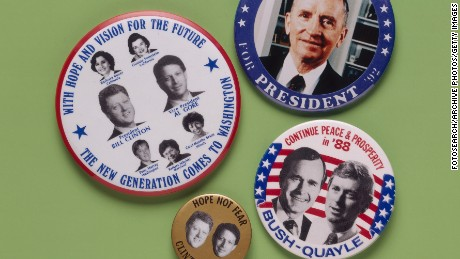 Badges for the 1988 election are pictured. The badges feature candidates Bill Clinton and Al Gore  (Democrats), George Bush and Dan Quayle (Republicans), and Ross Perot.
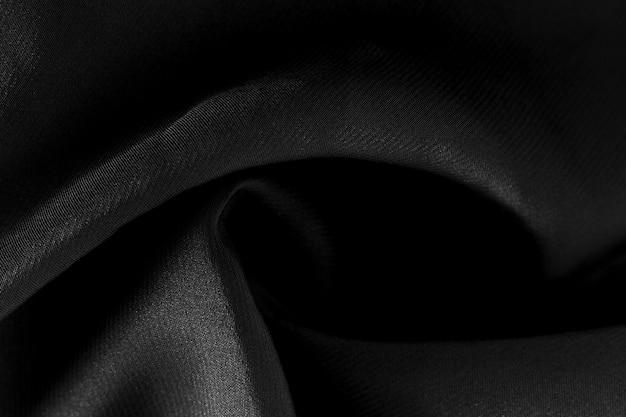 De zwarte stof van de close-uptextuur van kostuum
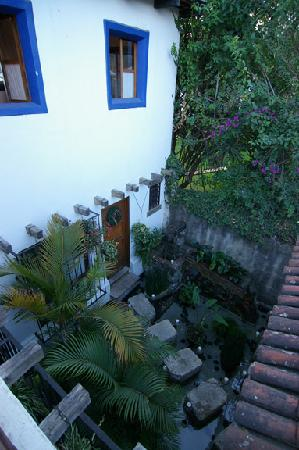 Casa Encantada: the walkway to the lily pond rooms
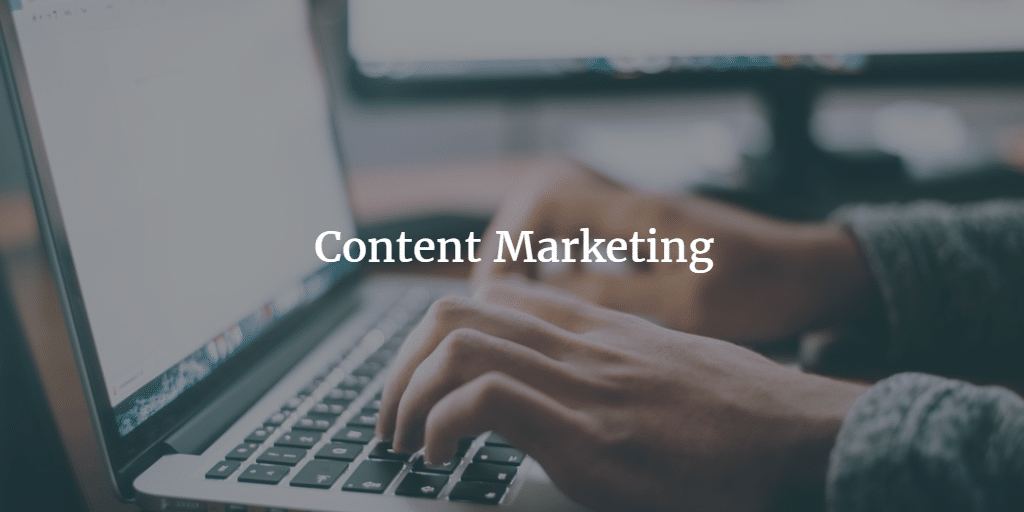 writing on a laptop - content marketing for small businesses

++++++

_Task instructions_
Every line above should be reproduced exactly, please, with no pictures included.

_Task response_
 Badges for the 1988 election are pictured. The badges feature candidates Bill Clinton and Al Gore  (Democrats), George Bush and Dan Quayle (Republicans), and Ross Perot.
 De zwarte stof van de close-uptextuur van kostuum
 Casa Encantada: the walkway to the lily pond rooms
 writing on a laptop - content marketing for small businesses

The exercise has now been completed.